Ahmad Djalali rischia l’impiccagione per rappresaglia

Il ricercatore universitario è in carcere dal 2016 e aveva lavorato all'Upo

Ahmad Djalali rischia l’impiccagione per rappresaglia. A farlo sapere è Amnesty International dopo che un tribunale svedese aveva confermato in appello la condanna all’ergastolo dell’ex dirigente delle prigioni Hamid Nouri per il ruolo avuto nel massacro delle carceri del 1988.

Il 20 dicembre, un giorno dopo la sentenza svedese, gli organi d’informazione statali iraniani hanno diffuso un video di propaganda contenente la “confessione” forzata di Djalali – il ricercatore universitario che aveva lavorato a Novara all’Università del Piemonte Orientale – nella quale egli dichiara di essere una spia israeliana. Djalali ha sempre negato queste accuse, sostenendo di essere stato costretto a “confessare” sotto tortura.

Secondo quanto riferito dai familiari di Djalali, il 22 dicembre un funzionario del potere giudiziario iraniano ha visitato il detenuto informandolo che il verdetto di colpevolezza e la condanna a morte erano stati “confermati” e che sarebbero stati “attuati presto”. Inoltre il funzionario ha affermato che la Svezia sta tenendo in carcere Hamid Nouri affinché l’Iran rimetta in libertà Djalali che invece è in carcere dal 2016, cioè da oltre due anni prima dell’arresto di Nouri.

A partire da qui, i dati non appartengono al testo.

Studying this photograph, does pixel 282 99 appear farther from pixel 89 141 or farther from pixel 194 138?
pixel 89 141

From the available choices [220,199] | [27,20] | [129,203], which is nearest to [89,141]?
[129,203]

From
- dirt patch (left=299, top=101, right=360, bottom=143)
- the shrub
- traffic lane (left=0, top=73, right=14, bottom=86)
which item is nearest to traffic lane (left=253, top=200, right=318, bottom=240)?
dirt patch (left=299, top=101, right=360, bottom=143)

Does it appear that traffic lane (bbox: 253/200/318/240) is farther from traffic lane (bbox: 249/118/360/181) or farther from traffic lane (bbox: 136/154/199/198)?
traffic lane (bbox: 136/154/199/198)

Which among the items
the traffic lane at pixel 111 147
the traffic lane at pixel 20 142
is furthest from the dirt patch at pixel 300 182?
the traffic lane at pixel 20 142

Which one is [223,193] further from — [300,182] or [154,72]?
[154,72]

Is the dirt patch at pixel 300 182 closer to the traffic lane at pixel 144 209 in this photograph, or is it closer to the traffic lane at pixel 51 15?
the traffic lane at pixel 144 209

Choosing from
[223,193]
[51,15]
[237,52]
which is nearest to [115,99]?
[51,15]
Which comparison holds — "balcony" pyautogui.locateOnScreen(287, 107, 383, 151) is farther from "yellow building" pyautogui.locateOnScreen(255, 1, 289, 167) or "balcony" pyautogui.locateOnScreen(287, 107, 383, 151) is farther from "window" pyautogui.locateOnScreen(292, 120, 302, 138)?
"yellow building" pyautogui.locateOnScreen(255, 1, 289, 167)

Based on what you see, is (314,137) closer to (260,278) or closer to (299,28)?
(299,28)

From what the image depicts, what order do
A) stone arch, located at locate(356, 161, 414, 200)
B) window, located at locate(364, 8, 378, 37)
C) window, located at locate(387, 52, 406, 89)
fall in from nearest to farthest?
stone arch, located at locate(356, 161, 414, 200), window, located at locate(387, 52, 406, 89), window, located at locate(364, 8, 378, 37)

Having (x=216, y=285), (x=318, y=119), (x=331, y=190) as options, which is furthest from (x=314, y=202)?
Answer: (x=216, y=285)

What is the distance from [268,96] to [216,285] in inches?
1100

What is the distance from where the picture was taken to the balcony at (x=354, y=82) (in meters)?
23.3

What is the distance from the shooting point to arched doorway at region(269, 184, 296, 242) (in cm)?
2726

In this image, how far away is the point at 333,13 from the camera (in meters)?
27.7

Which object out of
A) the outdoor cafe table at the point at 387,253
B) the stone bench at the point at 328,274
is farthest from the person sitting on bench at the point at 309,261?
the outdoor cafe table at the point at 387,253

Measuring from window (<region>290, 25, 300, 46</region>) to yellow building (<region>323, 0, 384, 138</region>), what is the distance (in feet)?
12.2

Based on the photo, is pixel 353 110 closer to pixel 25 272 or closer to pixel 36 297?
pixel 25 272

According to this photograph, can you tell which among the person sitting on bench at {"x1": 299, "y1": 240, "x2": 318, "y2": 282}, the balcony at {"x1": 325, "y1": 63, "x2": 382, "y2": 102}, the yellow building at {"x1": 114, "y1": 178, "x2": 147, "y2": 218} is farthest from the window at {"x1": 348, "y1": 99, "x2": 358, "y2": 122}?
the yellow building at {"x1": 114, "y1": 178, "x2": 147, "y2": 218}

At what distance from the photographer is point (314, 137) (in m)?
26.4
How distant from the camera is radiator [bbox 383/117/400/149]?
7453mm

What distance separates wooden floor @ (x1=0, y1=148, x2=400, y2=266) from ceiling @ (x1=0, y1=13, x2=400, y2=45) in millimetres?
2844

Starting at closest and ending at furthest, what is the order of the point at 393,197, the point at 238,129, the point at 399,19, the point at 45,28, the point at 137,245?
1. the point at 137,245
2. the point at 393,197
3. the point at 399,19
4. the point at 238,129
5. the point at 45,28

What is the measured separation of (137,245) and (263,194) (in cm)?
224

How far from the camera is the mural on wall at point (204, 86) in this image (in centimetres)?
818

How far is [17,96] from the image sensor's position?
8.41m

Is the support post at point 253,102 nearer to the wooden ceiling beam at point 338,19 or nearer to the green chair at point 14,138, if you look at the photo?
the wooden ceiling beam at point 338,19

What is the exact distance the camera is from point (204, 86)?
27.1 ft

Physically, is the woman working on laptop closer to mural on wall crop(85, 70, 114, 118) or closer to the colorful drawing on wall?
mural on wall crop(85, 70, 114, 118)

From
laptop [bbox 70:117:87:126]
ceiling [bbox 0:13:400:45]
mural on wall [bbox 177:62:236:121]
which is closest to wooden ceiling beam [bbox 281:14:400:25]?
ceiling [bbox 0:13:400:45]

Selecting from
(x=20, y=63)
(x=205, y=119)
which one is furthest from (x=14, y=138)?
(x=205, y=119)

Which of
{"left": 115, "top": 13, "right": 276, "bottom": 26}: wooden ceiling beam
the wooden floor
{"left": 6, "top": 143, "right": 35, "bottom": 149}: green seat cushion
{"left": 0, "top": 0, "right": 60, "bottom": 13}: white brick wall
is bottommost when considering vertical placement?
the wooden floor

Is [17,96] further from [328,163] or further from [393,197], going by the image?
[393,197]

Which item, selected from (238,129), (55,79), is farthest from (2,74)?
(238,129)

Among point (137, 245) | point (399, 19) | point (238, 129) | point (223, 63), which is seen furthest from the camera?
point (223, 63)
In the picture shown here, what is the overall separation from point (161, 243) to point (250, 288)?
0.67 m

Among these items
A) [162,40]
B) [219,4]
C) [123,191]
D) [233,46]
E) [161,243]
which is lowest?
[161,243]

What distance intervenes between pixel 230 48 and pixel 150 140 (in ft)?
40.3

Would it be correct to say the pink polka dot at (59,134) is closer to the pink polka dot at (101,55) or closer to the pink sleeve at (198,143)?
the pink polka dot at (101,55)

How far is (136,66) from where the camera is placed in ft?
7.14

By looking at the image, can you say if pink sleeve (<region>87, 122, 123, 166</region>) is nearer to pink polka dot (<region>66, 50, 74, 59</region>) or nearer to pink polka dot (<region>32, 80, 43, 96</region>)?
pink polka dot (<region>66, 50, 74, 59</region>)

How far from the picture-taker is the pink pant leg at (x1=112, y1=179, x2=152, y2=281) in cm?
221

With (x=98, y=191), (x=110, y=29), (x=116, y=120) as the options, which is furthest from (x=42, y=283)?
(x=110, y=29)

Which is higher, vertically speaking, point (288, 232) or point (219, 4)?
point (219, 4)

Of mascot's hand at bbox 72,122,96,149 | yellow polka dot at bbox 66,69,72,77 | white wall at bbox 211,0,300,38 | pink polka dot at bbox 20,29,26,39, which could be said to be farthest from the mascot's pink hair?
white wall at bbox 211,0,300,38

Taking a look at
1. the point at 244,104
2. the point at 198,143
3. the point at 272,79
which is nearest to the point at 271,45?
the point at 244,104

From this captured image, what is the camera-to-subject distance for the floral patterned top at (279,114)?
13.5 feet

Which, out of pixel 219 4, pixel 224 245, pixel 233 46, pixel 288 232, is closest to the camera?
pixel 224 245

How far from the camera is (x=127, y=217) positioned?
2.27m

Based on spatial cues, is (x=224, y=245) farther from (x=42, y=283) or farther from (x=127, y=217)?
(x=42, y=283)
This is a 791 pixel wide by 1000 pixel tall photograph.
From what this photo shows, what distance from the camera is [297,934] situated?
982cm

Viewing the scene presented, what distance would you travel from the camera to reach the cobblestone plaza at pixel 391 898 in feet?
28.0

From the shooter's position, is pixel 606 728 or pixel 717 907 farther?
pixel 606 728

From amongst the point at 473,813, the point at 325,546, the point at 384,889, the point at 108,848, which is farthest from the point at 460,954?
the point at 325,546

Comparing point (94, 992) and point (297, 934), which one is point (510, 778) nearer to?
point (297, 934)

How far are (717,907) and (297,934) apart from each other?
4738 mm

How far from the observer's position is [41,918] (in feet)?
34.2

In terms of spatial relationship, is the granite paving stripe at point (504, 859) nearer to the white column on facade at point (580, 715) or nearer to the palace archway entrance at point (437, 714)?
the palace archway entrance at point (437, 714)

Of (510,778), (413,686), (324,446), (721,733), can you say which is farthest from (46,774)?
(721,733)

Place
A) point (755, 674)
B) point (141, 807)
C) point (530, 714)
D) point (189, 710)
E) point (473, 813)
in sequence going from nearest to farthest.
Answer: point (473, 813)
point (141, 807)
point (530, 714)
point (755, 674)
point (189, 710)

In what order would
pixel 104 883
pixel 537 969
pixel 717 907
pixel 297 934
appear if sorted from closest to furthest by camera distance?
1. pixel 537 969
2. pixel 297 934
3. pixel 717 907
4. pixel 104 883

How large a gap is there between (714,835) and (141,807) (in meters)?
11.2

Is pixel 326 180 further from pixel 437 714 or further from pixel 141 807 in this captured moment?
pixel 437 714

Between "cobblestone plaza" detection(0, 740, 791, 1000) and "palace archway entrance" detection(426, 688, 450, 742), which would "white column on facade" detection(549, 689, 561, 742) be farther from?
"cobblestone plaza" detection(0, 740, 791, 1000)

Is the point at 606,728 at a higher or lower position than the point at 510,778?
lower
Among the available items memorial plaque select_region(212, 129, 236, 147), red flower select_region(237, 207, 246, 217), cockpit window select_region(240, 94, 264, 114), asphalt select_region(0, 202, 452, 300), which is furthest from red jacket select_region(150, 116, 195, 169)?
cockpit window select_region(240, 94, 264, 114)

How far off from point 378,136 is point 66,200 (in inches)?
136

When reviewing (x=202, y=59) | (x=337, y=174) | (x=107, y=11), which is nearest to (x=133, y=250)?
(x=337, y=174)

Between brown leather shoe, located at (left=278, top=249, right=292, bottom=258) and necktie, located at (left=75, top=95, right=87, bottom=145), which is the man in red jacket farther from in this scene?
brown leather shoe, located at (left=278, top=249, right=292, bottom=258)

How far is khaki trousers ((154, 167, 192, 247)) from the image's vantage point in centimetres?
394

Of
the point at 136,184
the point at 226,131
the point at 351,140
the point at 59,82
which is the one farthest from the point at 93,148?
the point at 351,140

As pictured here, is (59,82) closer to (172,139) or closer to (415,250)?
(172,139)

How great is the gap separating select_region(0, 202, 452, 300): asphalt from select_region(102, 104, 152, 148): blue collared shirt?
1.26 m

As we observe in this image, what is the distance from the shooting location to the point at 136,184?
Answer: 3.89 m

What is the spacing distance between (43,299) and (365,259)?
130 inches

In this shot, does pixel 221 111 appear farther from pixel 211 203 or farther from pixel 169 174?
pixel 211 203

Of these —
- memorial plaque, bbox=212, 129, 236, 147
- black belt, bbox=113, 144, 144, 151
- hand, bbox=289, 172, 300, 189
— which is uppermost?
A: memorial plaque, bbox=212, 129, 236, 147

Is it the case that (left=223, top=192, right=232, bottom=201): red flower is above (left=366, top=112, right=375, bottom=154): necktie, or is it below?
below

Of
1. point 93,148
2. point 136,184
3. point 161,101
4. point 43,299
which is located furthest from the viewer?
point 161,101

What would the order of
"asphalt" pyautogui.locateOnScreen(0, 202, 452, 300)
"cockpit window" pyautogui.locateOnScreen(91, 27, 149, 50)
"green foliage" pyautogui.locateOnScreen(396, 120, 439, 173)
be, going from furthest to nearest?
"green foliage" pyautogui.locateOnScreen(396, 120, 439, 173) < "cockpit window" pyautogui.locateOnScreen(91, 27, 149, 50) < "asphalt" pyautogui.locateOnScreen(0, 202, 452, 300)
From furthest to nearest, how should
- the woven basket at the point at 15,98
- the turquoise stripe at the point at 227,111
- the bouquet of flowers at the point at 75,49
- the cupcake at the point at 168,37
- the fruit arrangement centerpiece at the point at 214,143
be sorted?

Queste dichiarazioni sono state riprese dagli organi d’informazione statali iraniani più volte negli ultimi giorni.

Djalali è stato condannato a morte nell’ottobre 2017 per il reato di “corruzione sulla terra”, al termine di un processo profondamente iniquo celebrato dalla sezione 15 del Tribunale rivoluzionario di Teheran.